_Data rows_
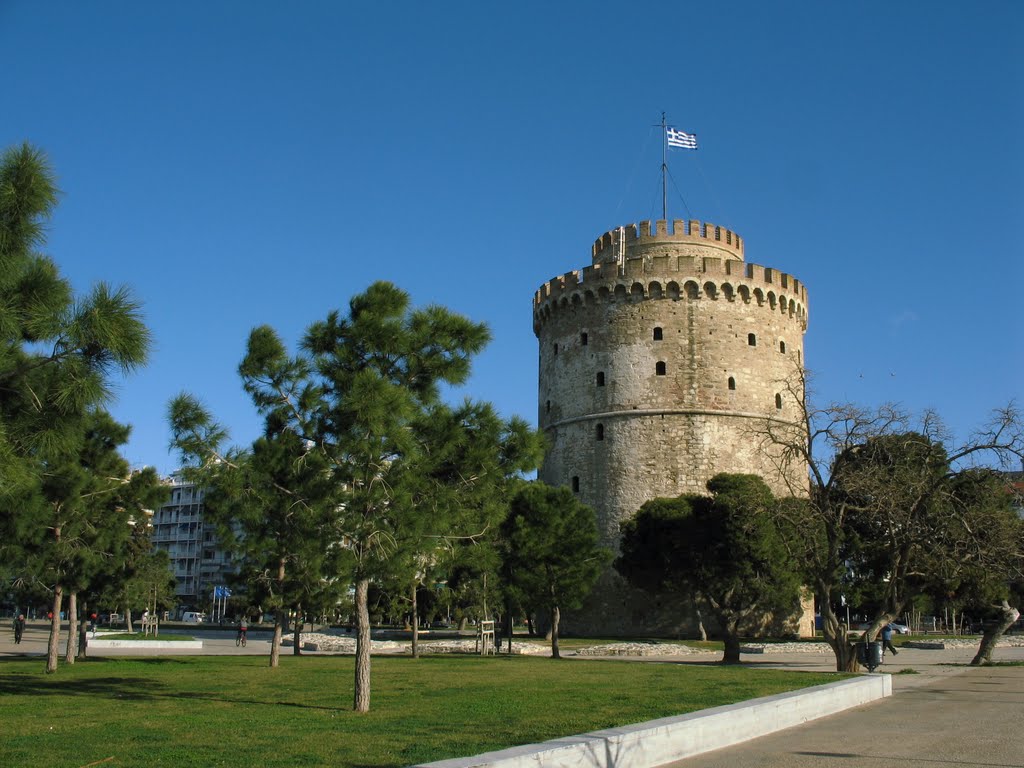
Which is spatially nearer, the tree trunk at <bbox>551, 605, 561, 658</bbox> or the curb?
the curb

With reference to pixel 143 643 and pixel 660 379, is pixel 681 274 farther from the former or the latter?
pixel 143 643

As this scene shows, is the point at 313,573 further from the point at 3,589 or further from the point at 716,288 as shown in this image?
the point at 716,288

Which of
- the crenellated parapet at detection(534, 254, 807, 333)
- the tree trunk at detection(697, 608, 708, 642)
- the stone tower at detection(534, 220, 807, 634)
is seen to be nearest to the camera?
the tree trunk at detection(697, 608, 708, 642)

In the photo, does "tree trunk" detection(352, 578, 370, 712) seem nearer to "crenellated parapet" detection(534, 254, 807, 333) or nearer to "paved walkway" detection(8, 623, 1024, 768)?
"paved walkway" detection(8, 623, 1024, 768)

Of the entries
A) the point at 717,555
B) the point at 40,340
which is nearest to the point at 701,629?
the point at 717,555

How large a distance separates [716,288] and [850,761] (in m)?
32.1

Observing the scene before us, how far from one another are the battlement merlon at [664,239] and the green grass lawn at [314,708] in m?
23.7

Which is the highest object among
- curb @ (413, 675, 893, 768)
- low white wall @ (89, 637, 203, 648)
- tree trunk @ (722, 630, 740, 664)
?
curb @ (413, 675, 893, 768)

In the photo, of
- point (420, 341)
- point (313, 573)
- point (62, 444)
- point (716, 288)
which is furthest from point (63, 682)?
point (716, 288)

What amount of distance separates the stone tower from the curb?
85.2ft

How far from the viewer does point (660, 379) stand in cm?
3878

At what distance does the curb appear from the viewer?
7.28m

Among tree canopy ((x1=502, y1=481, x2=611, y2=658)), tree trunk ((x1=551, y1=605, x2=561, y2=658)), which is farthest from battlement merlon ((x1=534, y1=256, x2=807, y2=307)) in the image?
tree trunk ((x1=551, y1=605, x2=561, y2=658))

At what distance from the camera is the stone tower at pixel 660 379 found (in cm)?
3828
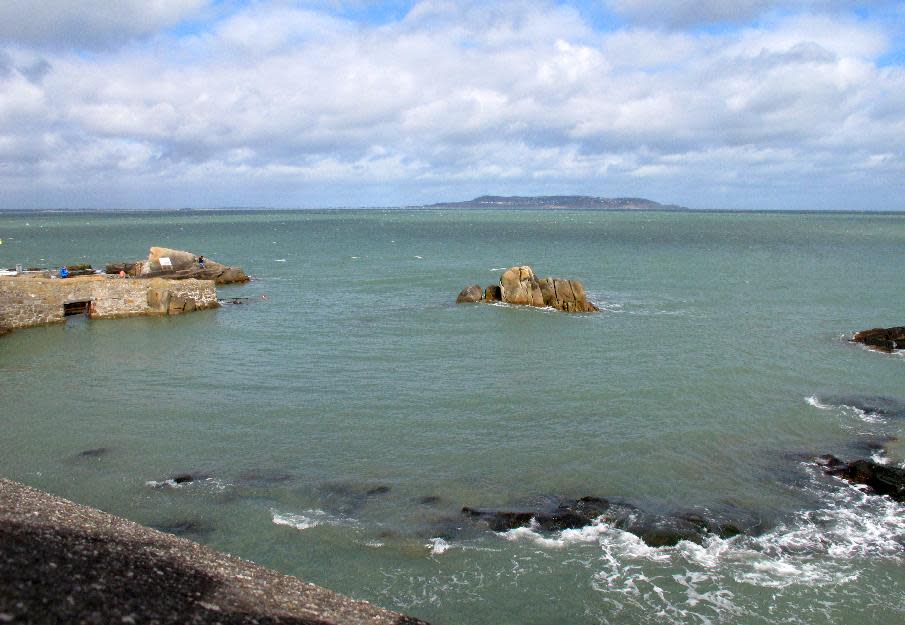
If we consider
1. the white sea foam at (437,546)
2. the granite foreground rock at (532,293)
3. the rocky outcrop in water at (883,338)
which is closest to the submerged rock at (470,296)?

_Goal_
Copy the records word for word, beginning at the line that contains "In the photo, of" and continuing through the end of the records. Omit the pictures from your copy.

_Result for this exercise_
In the photo, of
- point (420, 341)
- point (313, 573)
- point (62, 444)
- point (716, 288)
which is furthest from point (63, 682)?
point (716, 288)

What amount of distance separates the stone tower from the curb?
85.2ft

How far from the viewer does point (660, 379) stand in cm?
3878

At what distance does the curb appear from the viewer?
7.28m

Among tree canopy ((x1=502, y1=481, x2=611, y2=658)), tree trunk ((x1=551, y1=605, x2=561, y2=658)), which is farthest from battlement merlon ((x1=534, y1=256, x2=807, y2=307)) in the image?
tree trunk ((x1=551, y1=605, x2=561, y2=658))

At what distance from the camera is the stone tower at pixel 660 379 found (in cm)?
3828
If we consider
1. the white sea foam at (437,546)
2. the granite foreground rock at (532,293)
3. the rocky outcrop in water at (883,338)
which is closest to the submerged rock at (470,296)?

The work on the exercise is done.